ЗАДАНИЕ: Перепишите строки всех пунктов ниже как JSON-список строк, отводя каждой строке отдельное значение. Пустые строки пропустите.

┌──

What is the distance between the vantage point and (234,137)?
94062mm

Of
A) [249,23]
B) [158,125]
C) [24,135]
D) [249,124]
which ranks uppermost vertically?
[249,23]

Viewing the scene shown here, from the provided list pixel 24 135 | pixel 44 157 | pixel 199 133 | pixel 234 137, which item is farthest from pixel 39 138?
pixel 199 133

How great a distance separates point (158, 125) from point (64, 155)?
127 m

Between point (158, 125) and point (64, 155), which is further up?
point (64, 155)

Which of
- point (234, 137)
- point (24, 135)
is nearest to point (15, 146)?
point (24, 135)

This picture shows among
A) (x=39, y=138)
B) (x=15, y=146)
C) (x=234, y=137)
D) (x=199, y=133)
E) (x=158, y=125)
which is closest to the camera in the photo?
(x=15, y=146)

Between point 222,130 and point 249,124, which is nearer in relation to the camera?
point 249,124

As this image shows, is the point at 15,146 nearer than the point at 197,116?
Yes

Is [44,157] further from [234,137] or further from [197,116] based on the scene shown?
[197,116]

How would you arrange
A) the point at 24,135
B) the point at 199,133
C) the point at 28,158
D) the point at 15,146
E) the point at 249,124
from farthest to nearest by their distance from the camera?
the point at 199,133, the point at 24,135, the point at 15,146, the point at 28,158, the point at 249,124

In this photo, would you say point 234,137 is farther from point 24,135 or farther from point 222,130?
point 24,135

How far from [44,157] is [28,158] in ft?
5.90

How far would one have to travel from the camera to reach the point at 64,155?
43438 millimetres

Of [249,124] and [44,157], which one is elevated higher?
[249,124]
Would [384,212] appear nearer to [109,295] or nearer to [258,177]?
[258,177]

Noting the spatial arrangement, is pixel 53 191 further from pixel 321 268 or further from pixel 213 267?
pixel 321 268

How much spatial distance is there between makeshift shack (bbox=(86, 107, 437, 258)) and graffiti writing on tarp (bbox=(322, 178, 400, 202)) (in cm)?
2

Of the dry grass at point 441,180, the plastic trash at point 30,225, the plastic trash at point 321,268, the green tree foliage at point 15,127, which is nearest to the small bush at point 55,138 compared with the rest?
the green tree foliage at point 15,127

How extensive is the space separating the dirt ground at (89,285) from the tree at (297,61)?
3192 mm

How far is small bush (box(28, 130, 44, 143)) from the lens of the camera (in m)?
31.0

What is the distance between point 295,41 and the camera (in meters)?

└──

РЕШЕНИЕ ЗАДАЧИ:
[
  "What is the distance between the vantage point and (234,137)?",
  "94062mm",
  "Of",
  "A) [249,23]",
  "B) [158,125]",
  "C) [24,135]",
  "D) [249,124]",
  "which ranks uppermost vertically?",
  "[249,23]",
  "Viewing the scene shown here, from the provided list pixel 24 135 | pixel 44 157 | pixel 199 133 | pixel 234 137, which item is farthest from pixel 39 138?",
  "pixel 199 133",
  "How great a distance separates point (158, 125) from point (64, 155)?",
  "127 m",
  "Between point (158, 125) and point (64, 155), which is further up?",
  "point (64, 155)",
  "Which of",
  "- point (234, 137)",
  "- point (24, 135)",
  "is nearest to point (15, 146)?",
  "point (24, 135)",
  "This picture shows among",
  "A) (x=39, y=138)",
  "B) (x=15, y=146)",
  "C) (x=234, y=137)",
  "D) (x=199, y=133)",
  "E) (x=158, y=125)",
  "which is closest to the camera in the photo?",
  "(x=15, y=146)",
  "Between point 222,130 and point 249,124, which is nearer in relation to the camera?",
  "point 249,124",
  "As this image shows, is the point at 15,146 nearer than the point at 197,116?",
  "Yes",
  "Is [44,157] further from [234,137] or further from [197,116] based on the scene shown?",
  "[197,116]",
  "How would you arrange",
  "A) the point at 24,135",
  "B) the point at 199,133",
  "C) the point at 28,158",
  "D) the point at 15,146",
  "E) the point at 249,124",
  "from farthest to nearest by their distance from the camera?",
  "the point at 199,133, the point at 24,135, the point at 15,146, the point at 28,158, the point at 249,124",
  "In this photo, would you say point 234,137 is farther from point 24,135 or farther from point 222,130?",
  "point 24,135",
  "How far from [44,157] is [28,158] in ft?",
  "5.90",
  "How far would one have to travel from the camera to reach the point at 64,155?",
  "43438 millimetres",
  "Of [249,124] and [44,157], which one is elevated higher?",
  "[249,124]",
  "Would [384,212] appear nearer to [109,295] or nearer to [258,177]?",
  "[258,177]",
  "Noting the spatial arrangement, is pixel 53 191 further from pixel 321 268 or further from pixel 213 267?",
  "pixel 321 268",
  "How much spatial distance is there between makeshift shack (bbox=(86, 107, 437, 258)) and graffiti writing on tarp (bbox=(322, 178, 400, 202)) (in cm)?",
  "2",
  "Of the dry grass at point 441,180, the plastic trash at point 30,225, the plastic trash at point 321,268, the green tree foliage at point 15,127, which is nearest to the small bush at point 55,138 compared with the rest?",
  "the green tree foliage at point 15,127",
  "How extensive is the space separating the dirt ground at (89,285) from the tree at (297,61)?",
  "3192 mm",
  "How far is small bush (box(28, 130, 44, 143)) from the lens of the camera (in m)?",
  "31.0",
  "What is the distance between point 295,41 and the camera (in meters)?"
]